Unfortunately, the book then veers into a lengthy assault on processed carbs, and you can have my processed carbs when you pry them from my cold, dead, diabetic hands. There's a really good STS book about the alliance of cheap corn, clever processing techniques, and regulatory somnolence which wrecked the American diet, but this ain't it chief. Heinen's has a staff doctor who approves healthy food, a charismatic health shaman named Dr. Todd, but you can also get your Triple Frosted Cookie-O at Heinen's because it's a business like any other, and people will shop where they can get their garbage. A journey to organic free-range lamb is a similar digression. I can't find out how much Lava Lake Lamb costs, due to Covid related disruptions, but I'm sure the price is Waygu beef like, if I could buy it. Healthy and sustainable food cannot be so expensive as to be a status symbol.

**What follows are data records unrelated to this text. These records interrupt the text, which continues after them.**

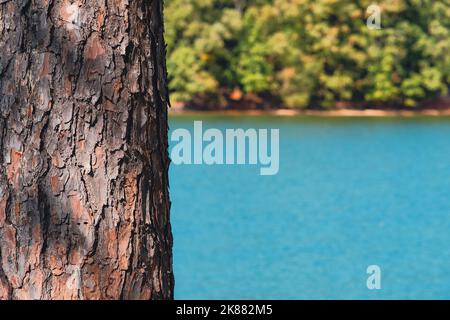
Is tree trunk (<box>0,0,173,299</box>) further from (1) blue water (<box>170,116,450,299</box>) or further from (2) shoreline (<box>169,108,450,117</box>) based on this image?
(2) shoreline (<box>169,108,450,117</box>)

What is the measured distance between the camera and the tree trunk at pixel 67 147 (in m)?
2.04

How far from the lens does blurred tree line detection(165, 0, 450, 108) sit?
35.6m

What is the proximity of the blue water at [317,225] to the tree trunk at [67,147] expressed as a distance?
862cm

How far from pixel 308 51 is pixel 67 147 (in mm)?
35444

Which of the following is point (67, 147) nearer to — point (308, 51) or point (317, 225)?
point (317, 225)

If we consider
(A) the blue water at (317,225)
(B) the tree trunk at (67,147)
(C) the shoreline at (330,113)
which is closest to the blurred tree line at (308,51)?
(C) the shoreline at (330,113)

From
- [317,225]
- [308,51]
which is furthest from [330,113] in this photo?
[317,225]

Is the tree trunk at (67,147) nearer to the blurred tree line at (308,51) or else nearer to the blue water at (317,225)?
the blue water at (317,225)

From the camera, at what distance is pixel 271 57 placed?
3797cm

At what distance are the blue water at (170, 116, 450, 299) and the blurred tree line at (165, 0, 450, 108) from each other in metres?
12.1

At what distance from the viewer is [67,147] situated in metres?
2.04

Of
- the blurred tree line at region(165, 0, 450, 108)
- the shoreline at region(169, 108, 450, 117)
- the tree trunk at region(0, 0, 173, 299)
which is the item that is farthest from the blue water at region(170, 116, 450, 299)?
the shoreline at region(169, 108, 450, 117)

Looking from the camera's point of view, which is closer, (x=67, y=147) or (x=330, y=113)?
(x=67, y=147)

The book returns to some interesting areas, with a trip to buyer's conference for new products, where thousands of small vendors and grocery store product managers are competition to get the new fad food on shelves. Heinen's plays a fascinating role in this, as a company big enough to make a small kale granola manufacturer's product line, but without the immediate nationwide scale demands of Whole Foods or (god forbid) Walmart. Ruhlman also covers the rise in prepared foods, which he describes as "store-made leftovers", and which are an increasingly large but spottily profitable area.

So, interesting, but also a self-consciously foodie book, with foodie politics.